--- DOCUMENT ---
^^^^^^^^^^^^^^^^
OMB: IPv6 by June 2008
Edward Lewis
Ed.Lewis at neustar.biz
Wed Jul 6 17:55:43 UTC 2005
At 19:23 +0200 7/6/05, Iljitsch van Beijnum wrote:
With the chicken little-ing again...
>You are approaching the problem at the wrong end by asking "what's in it for
>me to adopt IPv6 now". The real question is "is IPv6 inevitable in the long
>run".
Pardon my skepticism, but I recall hearing about the coming of the
world due to pollution in the 1970's and the end of the oil supply by
the 1980's. (E.g., see http://www.ncpa.org/pub/bg/bg159/ for a
discussion on the latter, albeit written before the most recent oil
'scare.')
The point isn't whether IPv6 is good or not - it's that long-range
predictions are often wrong. For every "memex"
(http://www.iath.virginia.edu/elab/hfl0051.html) there's an oil
crisis, Ada, GOSIP, economic default of New York City (Ford to City:
Drop Dead! - NY Daily News, Oct 30, 1975)...
^^^^^^^^^^^^^^^^
Collected data:
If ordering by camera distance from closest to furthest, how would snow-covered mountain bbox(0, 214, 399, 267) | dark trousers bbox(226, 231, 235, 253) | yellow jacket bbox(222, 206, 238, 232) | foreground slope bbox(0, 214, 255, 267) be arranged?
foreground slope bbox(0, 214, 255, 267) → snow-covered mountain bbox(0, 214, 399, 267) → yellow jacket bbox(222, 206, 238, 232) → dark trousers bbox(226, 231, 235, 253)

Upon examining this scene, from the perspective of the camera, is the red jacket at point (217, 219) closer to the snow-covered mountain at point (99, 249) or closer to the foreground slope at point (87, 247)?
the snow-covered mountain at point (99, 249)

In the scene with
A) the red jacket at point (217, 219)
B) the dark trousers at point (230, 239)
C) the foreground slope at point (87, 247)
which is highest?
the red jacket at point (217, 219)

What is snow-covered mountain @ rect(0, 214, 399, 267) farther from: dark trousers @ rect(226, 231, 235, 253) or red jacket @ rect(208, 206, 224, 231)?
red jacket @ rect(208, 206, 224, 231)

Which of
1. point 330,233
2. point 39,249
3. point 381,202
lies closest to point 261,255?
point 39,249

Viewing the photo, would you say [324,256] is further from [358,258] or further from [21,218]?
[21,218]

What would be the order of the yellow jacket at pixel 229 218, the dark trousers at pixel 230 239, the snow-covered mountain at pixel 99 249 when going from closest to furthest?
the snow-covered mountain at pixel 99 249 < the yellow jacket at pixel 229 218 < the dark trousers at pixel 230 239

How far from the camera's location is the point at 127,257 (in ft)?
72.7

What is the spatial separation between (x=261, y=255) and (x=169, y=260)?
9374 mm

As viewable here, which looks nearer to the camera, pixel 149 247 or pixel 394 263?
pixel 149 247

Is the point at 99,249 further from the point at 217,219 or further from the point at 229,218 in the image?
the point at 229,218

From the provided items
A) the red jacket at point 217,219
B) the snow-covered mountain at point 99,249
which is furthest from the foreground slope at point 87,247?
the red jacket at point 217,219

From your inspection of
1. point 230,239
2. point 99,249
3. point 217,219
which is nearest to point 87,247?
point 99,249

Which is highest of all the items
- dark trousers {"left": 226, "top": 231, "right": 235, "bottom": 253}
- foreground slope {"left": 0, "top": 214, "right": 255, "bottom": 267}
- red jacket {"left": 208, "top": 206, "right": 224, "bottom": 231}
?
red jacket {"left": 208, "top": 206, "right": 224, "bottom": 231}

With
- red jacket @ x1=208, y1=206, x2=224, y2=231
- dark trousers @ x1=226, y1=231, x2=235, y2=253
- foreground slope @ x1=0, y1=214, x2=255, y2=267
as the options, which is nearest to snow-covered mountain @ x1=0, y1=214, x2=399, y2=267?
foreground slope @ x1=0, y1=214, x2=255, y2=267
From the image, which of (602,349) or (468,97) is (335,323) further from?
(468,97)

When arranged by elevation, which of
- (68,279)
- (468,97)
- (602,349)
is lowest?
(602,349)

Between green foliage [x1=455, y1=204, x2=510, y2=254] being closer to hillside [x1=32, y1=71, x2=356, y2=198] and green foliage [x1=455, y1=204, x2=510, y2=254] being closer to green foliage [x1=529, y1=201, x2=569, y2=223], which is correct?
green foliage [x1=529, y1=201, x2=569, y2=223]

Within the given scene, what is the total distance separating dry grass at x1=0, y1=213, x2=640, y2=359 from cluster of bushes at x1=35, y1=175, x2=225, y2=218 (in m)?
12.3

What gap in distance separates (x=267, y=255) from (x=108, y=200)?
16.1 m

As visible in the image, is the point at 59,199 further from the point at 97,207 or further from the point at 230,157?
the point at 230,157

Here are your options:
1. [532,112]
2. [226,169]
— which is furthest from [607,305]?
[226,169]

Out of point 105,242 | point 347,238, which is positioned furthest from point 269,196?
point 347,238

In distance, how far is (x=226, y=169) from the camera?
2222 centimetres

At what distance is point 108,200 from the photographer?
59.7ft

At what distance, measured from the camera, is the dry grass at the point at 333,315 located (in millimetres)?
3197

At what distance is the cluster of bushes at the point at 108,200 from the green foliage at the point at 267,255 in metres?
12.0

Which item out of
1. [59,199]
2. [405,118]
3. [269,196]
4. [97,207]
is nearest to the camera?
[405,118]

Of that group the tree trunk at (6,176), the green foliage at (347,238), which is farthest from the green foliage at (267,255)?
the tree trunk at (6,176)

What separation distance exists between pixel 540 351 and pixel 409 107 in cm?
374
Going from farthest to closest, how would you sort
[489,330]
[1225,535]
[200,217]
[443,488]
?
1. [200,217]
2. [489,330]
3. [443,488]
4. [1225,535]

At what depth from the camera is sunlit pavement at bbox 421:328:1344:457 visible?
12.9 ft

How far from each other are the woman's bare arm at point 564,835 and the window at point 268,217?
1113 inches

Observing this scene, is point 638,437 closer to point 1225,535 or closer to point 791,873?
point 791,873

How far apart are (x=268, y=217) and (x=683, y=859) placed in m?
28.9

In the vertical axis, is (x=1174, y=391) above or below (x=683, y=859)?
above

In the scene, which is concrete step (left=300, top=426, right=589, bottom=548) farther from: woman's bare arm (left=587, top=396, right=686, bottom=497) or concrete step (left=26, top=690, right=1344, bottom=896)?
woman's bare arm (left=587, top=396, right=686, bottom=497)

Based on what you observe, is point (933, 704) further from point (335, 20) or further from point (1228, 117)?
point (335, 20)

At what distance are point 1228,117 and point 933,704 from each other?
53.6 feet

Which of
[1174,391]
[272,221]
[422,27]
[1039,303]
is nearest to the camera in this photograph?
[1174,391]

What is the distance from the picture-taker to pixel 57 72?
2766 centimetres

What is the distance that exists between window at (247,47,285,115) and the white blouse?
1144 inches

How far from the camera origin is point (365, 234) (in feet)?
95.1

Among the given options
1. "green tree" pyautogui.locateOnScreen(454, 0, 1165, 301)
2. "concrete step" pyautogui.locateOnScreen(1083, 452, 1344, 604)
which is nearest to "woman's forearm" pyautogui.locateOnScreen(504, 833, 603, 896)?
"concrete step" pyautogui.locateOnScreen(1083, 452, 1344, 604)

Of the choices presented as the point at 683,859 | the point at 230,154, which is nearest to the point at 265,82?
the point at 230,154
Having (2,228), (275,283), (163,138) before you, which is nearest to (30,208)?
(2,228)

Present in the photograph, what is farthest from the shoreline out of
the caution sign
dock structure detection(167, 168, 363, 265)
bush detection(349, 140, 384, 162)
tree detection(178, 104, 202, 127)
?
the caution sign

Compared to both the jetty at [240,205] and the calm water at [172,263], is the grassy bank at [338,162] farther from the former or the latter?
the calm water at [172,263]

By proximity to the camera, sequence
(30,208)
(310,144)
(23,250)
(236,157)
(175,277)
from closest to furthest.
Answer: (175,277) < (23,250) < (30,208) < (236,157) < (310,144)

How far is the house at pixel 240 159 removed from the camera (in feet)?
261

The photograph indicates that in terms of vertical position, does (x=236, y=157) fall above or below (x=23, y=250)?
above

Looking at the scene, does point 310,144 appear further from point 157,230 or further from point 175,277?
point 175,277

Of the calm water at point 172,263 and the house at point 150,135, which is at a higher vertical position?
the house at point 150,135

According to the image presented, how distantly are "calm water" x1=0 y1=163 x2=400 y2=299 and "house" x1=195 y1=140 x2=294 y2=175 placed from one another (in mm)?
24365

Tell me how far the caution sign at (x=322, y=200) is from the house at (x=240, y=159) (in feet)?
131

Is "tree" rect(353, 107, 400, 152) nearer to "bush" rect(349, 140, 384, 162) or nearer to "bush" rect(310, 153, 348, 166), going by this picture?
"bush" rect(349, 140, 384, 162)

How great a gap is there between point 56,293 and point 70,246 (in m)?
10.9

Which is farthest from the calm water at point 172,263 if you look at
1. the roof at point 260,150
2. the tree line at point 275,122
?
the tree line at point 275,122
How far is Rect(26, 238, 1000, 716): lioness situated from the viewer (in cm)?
^^^^^^^^^^^^^^^^
--- TASKS FOR THIS EXERCISE ---
- 1) In the IPv6 post, which newspaper and date are given for "Ford to City: Drop Dead!"?
- 2) List each item that the IPv6 post places after "For every \"memex\"" as an example of long-range predictions that were wrong.
- 3) Pick up the IPv6 post after its last line and continue it.

--- PER-TASK ANSWERS ---
- 1) NY Daily News, Oct 30, 1975.

- 2)
- oil crisis
- Ada
- GOSIP
- economic default of New York City

- 3)
>So by all means, be an IPv6 hold out as long as you like, but don't assume
>that just because adopting IPv6 doesn't make economic sense for you now, it
>isn't going to happen at some point in the next decade. No rush, though.
http://www.nanog.org/mtg-0405/augmentation.html
Been there, done that, documented and shared results. (Yes, got the
T-Shirt too. It was a NANOG, after all.) That wasn't even the first
go-round I had with IPv6.
My experiences were that IPv6 was painful - I ran into a lot of
application bugs, OS's didn't deal with it well, and the ISP's were
tough to deal with - as in, not many suppliers, not enough expertise
to deliver on promises.
Maybe things are better now (note the use of past tense in the
previous paragraph), I don't deal with IPv6 at this time.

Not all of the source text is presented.